Dicta is a pronouncement by a high court which is not subject to the general rules of stare decisis or binding on a lower court to follow.(24) It exists when a higher court expresses an opinion about the law which is not required in the resolution of the issues before the court.(25)

Since the statement in footnote 6 in Summers did not address a matter that was before the court and expressed an opinion about an issue that was not necessary to resolve, it is dicta, and need not be followed.

First National Bank of Fairbanks v Enzler, the case relied upon by the trustee, does not address the issue raised by the BRA defendants (i.e., the necessity of a preexisting judgment against the transferor as a predicate to suing under AS 34.40.010), although a fraudulent transfer law suit was being prosecuted without a prior judgment.

In Enzler, a bank and trustee in bankruptcy sued a bankruptcy debtor and his wife for a fraudulent conveyance allegedly made by the husband-debtor to the non-debtor wife. One of the defenses raised was that the obligation of debtor to the bank was contingent at the time of the transfer, and depended upon whether collateral held by the bank was sufficient to satisfy the full debt of the bank. The bank was a contingent creditor at the time of the transfer, but a sale had occurred, liquidating the deficiency before the fraudulent transfer action. However, the bank had no judgment when it brought suit. The issue addressed by the court was whether a fraudulent transfer action could be brought based on a debt that was contingent at the time of the transfer. It did not address whether a prior judgment was necessary, and probably that defense was never raised.

Thus, I conclude that:

  1. Summers v Hagen does not require that a prior judgment exist on the date of the bankruptcy as a condition precedent to bringing Section 544(b) actions based on AS 34.40.010 or any similar common law theory, and any statement in that case to the contrary is dicta; and,
  2. First National Bank of Fairbanks v Enzler does not support the proposition that a prior judgment is not necessary since that issue was not addressed.

I am confident, however, that the Supreme Court of Alaska would resolve this problem simply by reference to Rule 18(b).
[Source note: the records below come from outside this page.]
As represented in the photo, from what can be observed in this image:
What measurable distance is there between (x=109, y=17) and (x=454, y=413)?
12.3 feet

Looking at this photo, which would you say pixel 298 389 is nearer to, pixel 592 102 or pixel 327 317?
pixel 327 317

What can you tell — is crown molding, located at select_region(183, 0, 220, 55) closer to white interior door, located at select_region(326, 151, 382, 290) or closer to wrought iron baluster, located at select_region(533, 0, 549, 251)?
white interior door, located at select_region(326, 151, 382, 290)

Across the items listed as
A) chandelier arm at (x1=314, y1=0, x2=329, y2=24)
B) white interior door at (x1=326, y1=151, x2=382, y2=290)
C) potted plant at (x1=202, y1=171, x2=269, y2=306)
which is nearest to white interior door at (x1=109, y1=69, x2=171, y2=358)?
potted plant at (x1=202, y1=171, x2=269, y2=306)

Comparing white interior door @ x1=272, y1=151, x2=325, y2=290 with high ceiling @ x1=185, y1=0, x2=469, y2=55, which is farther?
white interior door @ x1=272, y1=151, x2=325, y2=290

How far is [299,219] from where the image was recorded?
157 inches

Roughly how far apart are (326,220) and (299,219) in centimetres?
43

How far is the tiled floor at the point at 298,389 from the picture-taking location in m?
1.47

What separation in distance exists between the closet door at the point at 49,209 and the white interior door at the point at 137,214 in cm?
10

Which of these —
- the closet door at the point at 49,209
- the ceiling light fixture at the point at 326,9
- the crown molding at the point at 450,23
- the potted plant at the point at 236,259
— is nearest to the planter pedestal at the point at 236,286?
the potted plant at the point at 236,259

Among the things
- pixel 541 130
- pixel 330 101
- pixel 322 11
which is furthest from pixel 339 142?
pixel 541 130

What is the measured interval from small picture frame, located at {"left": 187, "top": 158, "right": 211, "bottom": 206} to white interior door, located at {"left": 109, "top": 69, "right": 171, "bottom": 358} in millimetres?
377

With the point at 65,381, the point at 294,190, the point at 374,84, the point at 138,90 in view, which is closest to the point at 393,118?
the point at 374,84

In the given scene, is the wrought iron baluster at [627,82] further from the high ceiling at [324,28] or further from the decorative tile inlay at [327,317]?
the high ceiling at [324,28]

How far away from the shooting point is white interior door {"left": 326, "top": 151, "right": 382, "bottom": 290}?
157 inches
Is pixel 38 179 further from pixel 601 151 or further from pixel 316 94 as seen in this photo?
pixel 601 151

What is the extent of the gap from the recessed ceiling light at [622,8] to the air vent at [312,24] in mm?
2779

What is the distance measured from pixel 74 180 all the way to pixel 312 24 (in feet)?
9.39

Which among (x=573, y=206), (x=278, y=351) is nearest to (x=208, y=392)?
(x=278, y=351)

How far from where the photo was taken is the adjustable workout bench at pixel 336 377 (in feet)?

5. CONCLUSION- A separate, nonfinal order will be entered denying the BRA defendants' motion for dismissal of the Section 544(b) common law and statutory counts.

Dated: November 11, 1998


U.S. Bankruptcy Judge


1. AS 34.40.010, et seq.

2. 11 USC Section 548.

3. 11 USC Section 544(b) and AS 34.40.010, et seq.

4. 11 USC Section 547.

5. FRCP 12(b)(6), incorporated by FRBP 7012(b).

6. Notice of Filing Defendants' Motion to Dismiss Counts Four, Five, and Six of Plaintiff's Amended Complaint, filed by Brad Ambarian (for various defendants as shown on the list attached to the Notice), Docket Entry 591, filed July 15, 1998.

7. 5 Collier on Bankruptcy (15th Ed Rev 1998), Par. 544.09[1] [all references to "Collier" shall be to 5 Collier on Bankruptcy.

8. Collier at Par. 544.09[2] (footnote omitted).

9. 149 US 451 (1893).

10. Cates at 456.

11. 140 US 106 (1891).

12. 166 NE 783 (NY 1929).

13. Defendants' Motion to Dismiss, in Section 3 (see, footnote 6).

14. Harry v Hertzler, 90 P2d 656, 659 (Okla 1939).

15. Rule 18(b) of the Alaska Rules of Civil Procedure.

16. 369 US 469, 82 SCt 894 (1962).

17. 369 US at 470-71, 82 SCt at 896.

18. Graff v Neiberg, 233 F2d 860, 863 (7th Cir 1956); Combs v Chambers, 283 FSupp 295, 296 (D Okla 1968); United States v Johnson, 245 FSupp 433, 434 (D Ark 1965).

19. 852 P2d 1165 (Alaska 1993).

20. 537 P2d 517 (Alaska 1975).

21. Summers v Hagen at 1169-70.

22. Summers v Hagen at 1170, fn6.

23. 728 P2d 256 (Ariz App1985).

24. United States v Reed, 810 FSupp 1078, 1080 fn 3 (D Alaska 1992).

25. Fireman's Fund Ins. Co. v Maryland Casualty Co., 77 CalRptr2d 296, 309 (CalApp 1998); Malone v Fons, 580 NW2d 697, 701 (WisApp 1998); King v Erickson, 89 F3d 1575, 1582 (Fed Cir 1996).